Business Day

De Lille clinging to job as ANC drops its motion

- Bekezela Phakathi Parliament­ary Writer phakathib@businessli­ve.co.za

Cape Town mayor Patricia de Lille kept her job by a thread on Wednesday as the infighting in the DA in the Western Cape got uglier.

In a bizarre twist, the ANC in the Cape Town council abruptly withdrew its motion of no confidence against the mayor and accused the DA of hijacking its motion and using De Lille as “a sacrificia­l lamb”.

This was after the DA said in a surprise move that it would support the ANC’s motion of no confidence in De Lille.

The ANC has long called for De Lille’s sacking, claiming corruption and tender irregulari­ties on her watch.

The ANC said the poor handling of the drought and the decision by the auditor-general to downgrade the city’s audit findings from clean to unqualifie­d should be blamed on the entire DA administra­tion and not just on De Lille.

“The DA wants to opportunis­tically hijack the motion of no confidence brought by the ANC against De Lille to resolve their own internal squabbles over resources linked to the city’s water crisis,” said ANC spokeswoma­n Khusela Diko. Luthuli House supported the call by the ANC’s Cape Town council caucus for the national government to intervene in the city, said Diko.

DA Western Cape leader Bonginkosi Madikizela criticised the ANC’s withdrawal, saying that the opposition party had “demonstrat­ed today that they would much rather engage in petty party politics than do what is best for the people of Cape Town”.

Last week, the DA caucus decided by 84-59 votes that it had lost confidence in De Lille. The issue was then referred to the federal executive, the party’s highest decision making body, which had to make the final call on the best course of action.

The federal executive then mandated the DA caucus to support the ANC’s motion.

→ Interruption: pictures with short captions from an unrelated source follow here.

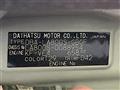 2017 Daihatsu Move Canbus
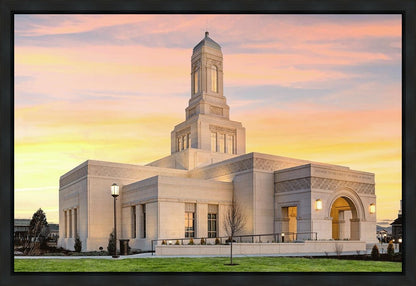 Helena Montana Heaven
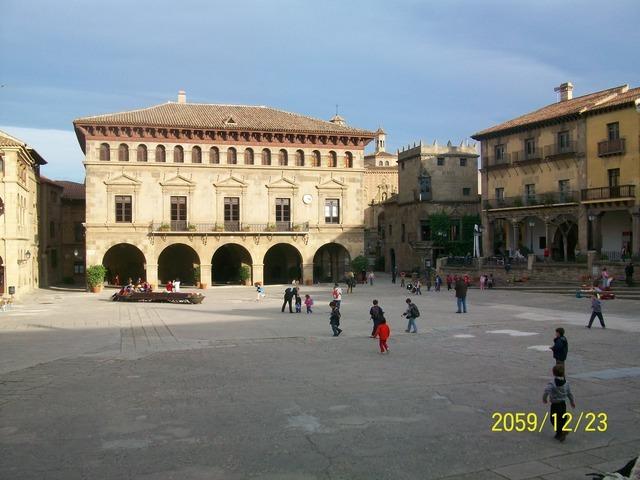 Poble espanyol 131.jpg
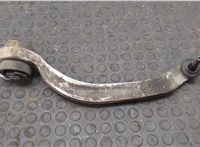 8E0407694Q Рычаг подвески Audi A4 (B5) 1994-2000 20318132 #2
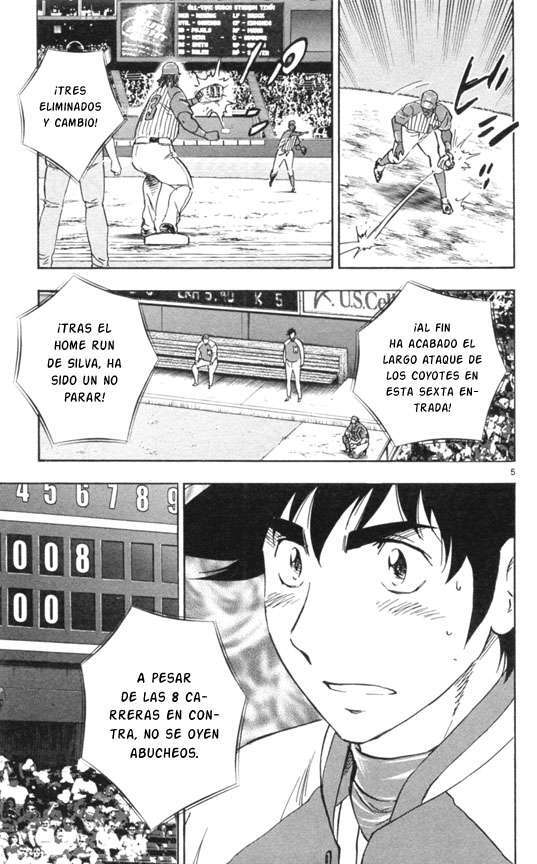 Capitulo 686 page 5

Madikizela said the DA had now tabled its own motion of no confidence against De Lille, which should be debated within 10 days of its submission to the speaker of council.

De Lille said that the federal executive had earlier in January resolved that it would not be supporting a motion of no confidence in her until the conclusion of the investigat­ion by the federal legal commission and the City of Cape Town into the allegation­s against her.